StrongDM Software Factory: ASDM Level 6 Case Study

StrongDM’s Software Factory is one of the clearest public examples of ASDM Level 6: Autonomous Coding & Review. The system removes humans from the normal coding and code-review loop. Humans define intent, scenarios, and constraints; agents generate code, run validation harnesses, and iterate until the system converges.

The case is important because it shows a concrete operating model beyond AI-assisted coding. It also shows the boundary of the evidence: StrongDM demonstrates autonomous coding and review, but the public material does not establish full autonomous production operations. Under ASDM, that places StrongDM at Level 6, not Level 7.

The Core Shift

Most AI coding adoption starts with a familiar pattern: humans write prompts, agents produce code, and humans review the result. The workflow gets faster, but the accountability model stays the same. A person still reads the code before it is trusted.

StrongDM’s Software Factory changes that model. Its published rule set is explicit:

Code must not be written by humans.
Code must not be reviewed by humans.

That does not mean humans disappear. It means humans move upstream. Their job becomes defining the desired behavior, writing scenarios, setting constraints, and maintaining the validation environment.
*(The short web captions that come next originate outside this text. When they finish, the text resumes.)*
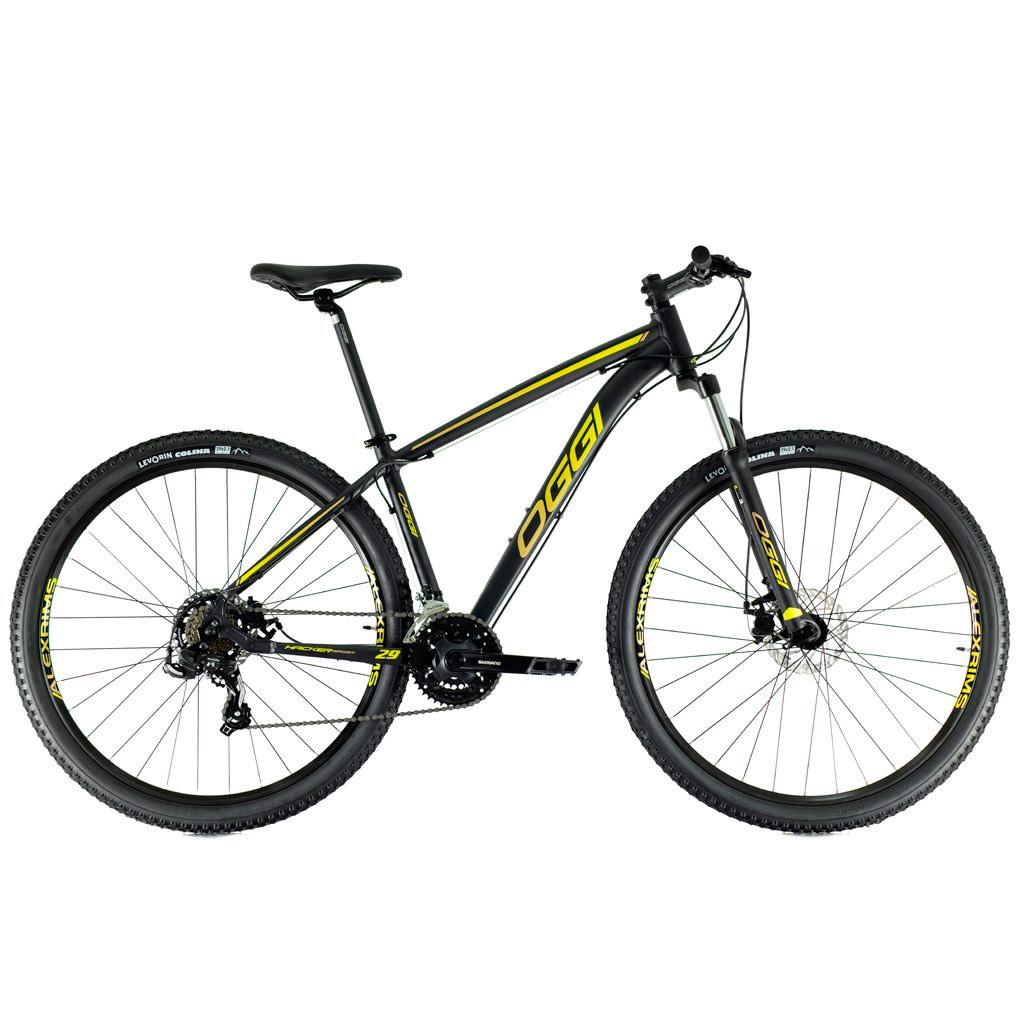 Bicicleta Oggi Hacker Sport Aro 29 2021 - Preto e Amarelo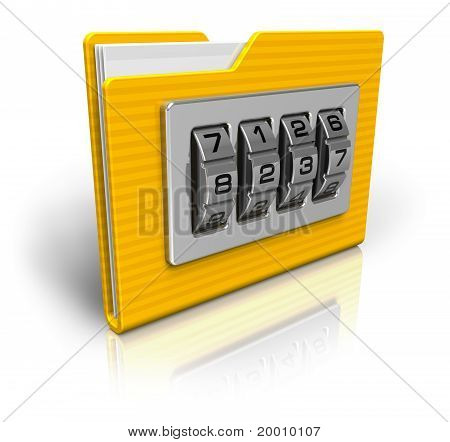 Security concept: file folder with combination lock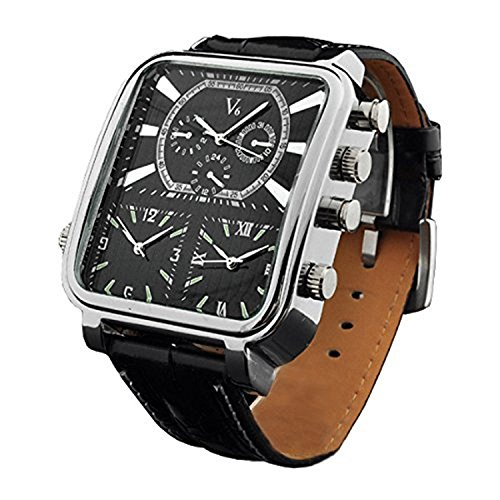V6-Mens-Quartz-Analog-Watch-Silver-Square-Case-with-3-Time-Zones-and-Black-Band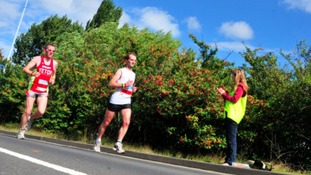 Runners in the Nottingham Half Marathon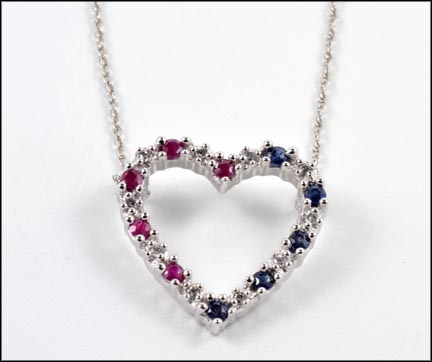 Ruby and Sapphire Heart Pendant in 10K White Gold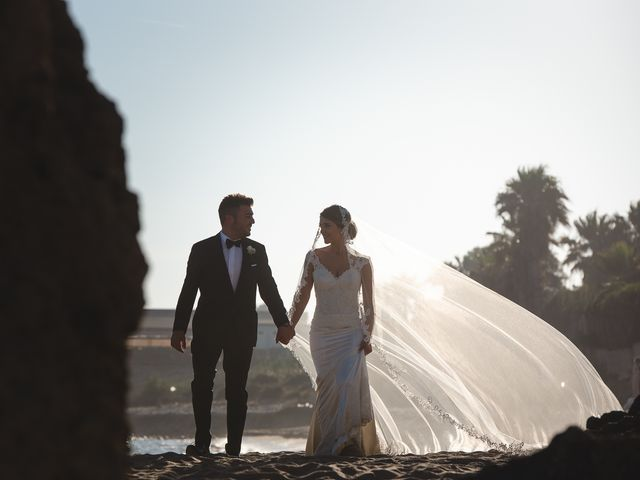 Il matrimonio di Federica e Guido a Licata, Agrigento 47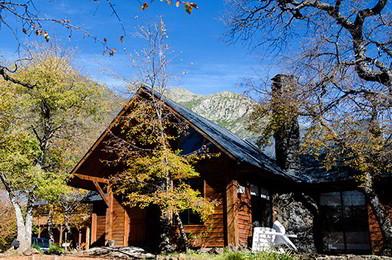 Cabaña Kitralhue con Hidromasaje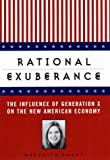 Rational Exuberance, Meredith Bagby, 0525944087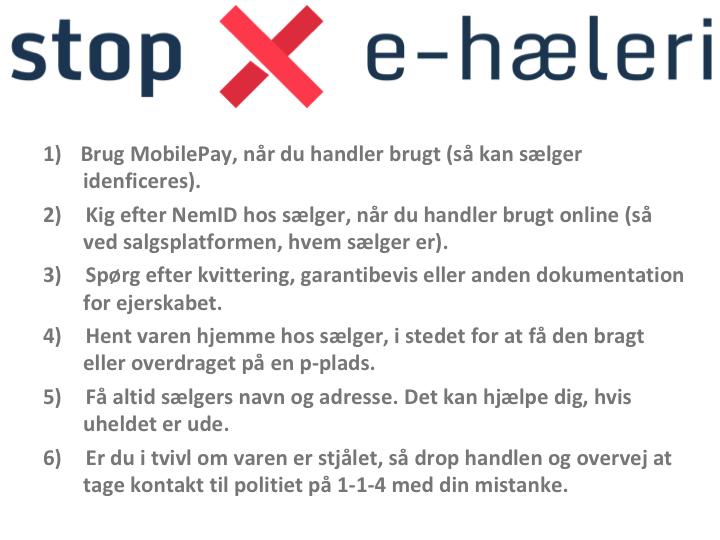 På Borgermødet i Alsion opl. tidl. indbrudstyv, at han solgte tyvekoster på FB, leverede til køberne og lagde mærke til, hvad hælerne (køberne) havde, som var værd at stjæle. Ugen efter havde hælerne indbrud, hvor tyven igen stjal tyvekosterne og andet! #stopehæleri #politidk https://t.co/PaFXQMd47m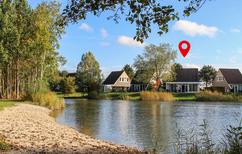 Maison de vacances 1596566 pour 8 personnes , Vlagtwedde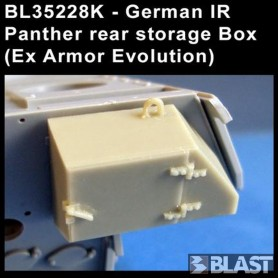BL35228K - GERMAN IR PANTHER REAR STOWAGE BOX ( EX AE )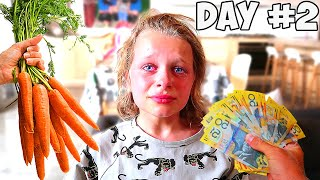LAST TO STOP EATING CARROTS WINS $1000 *family meltdown w/ The Norris Nuts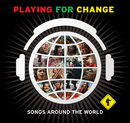 Songs Around the World/Playing For Change
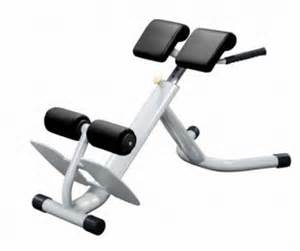 banc lombaires hyperextension gymworks manhattan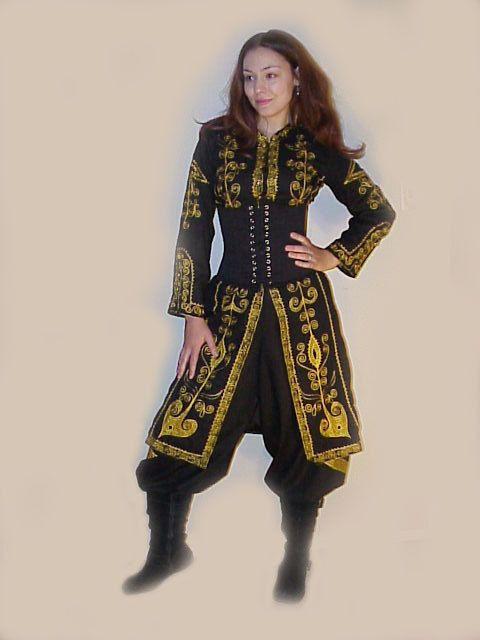 Renaissance Medieval Costume Pirates of the Caribbean The Elizabeth Swann  S/M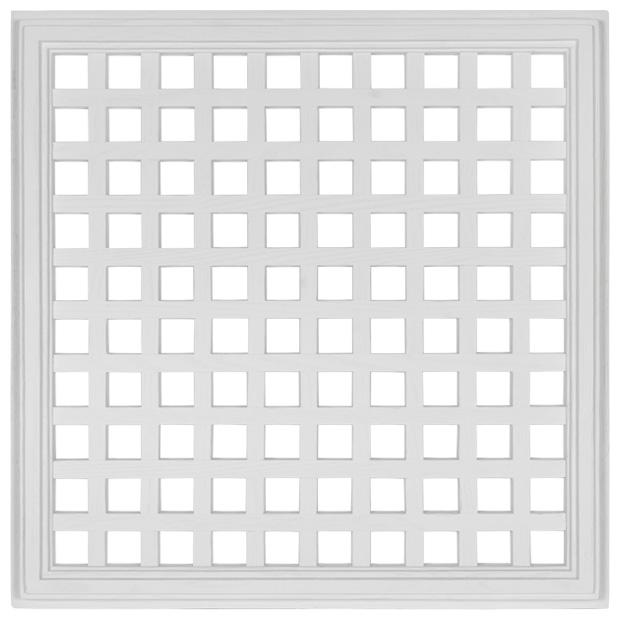 avant_garde-lattice_flat-tile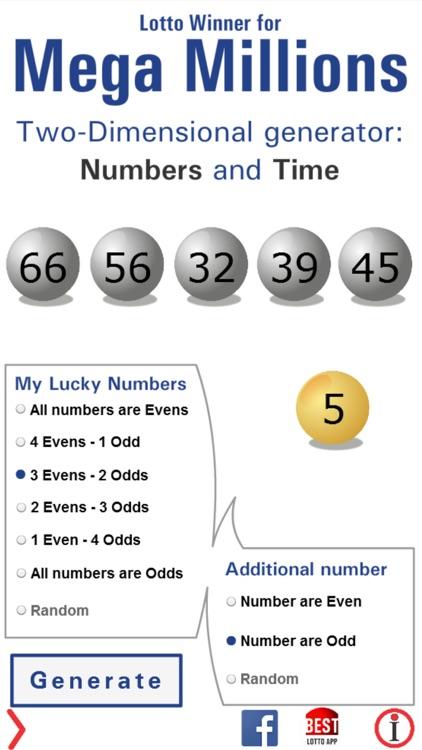 Lotto Winner for Mega Millions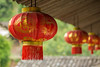 Chinese Lampion (hongweitang) Tags: china roof red vacation canon buildings hall village scene journey machines lampion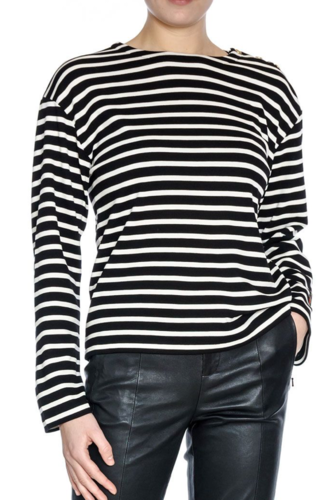 Busnel Maria Top Stripe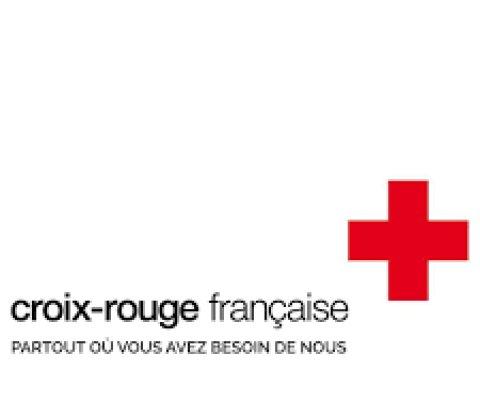 LA CROIX-ROUGE- CAMPAGNE DE PORTE-A-PORTE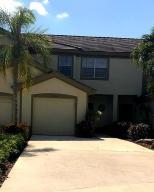 7862 Sienna Springs Drive, Lake Worth, FL 33463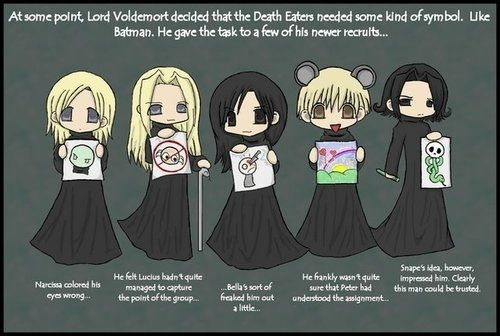 narcissa is dracos mom. lucius is dracos dad. bella is dracos aunt. peter is just a rat dude. snape is a bad guy but turns out to be a good guy.most of these are traitors and related to draco malfoy.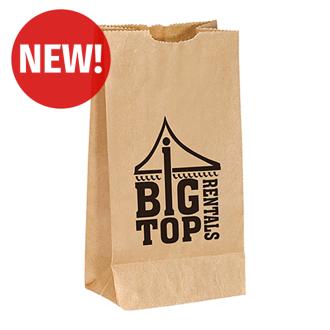 Customized Brown Popcorn Bag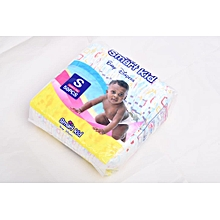 NEW Premium Quality Smart Kid Diapers Small size 3-6kgs Count 50pcs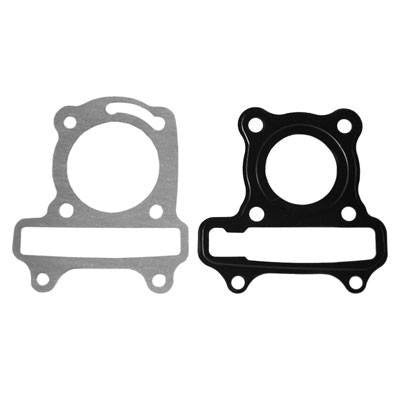 Cylinder Head Gasket Set - GY6 50cc Scooter - VMC Chinese Parts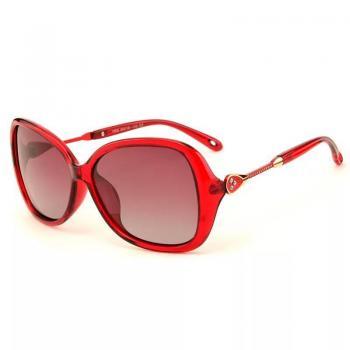MKTT 0111 Gọng mắt kính mát thời trang đỏ cao cấp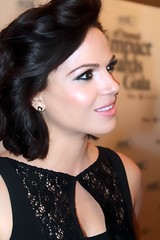 Lana Parrilla, actress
The agent’s job is to produce code and keep iterating until the system satisfies those scenarios.

This is the Level 5 to Level 6 transition in ASDM: human review stops being the quality gate. Scenario satisfaction becomes the quality gate.

How the Factory Works

The factory starts with specifications and scenarios. Humans describe what the software should accomplish, not how the code should be structured. Those scenarios are stored outside the implementation path, which matters because the implementation agents should not be able to rewrite the tests that judge them.

Agents then generate code, run validation harnesses, observe failures, and revise. The goal is not a perfect first pass. The goal is convergence: repeated implementation attempts that move the system toward scenario satisfaction.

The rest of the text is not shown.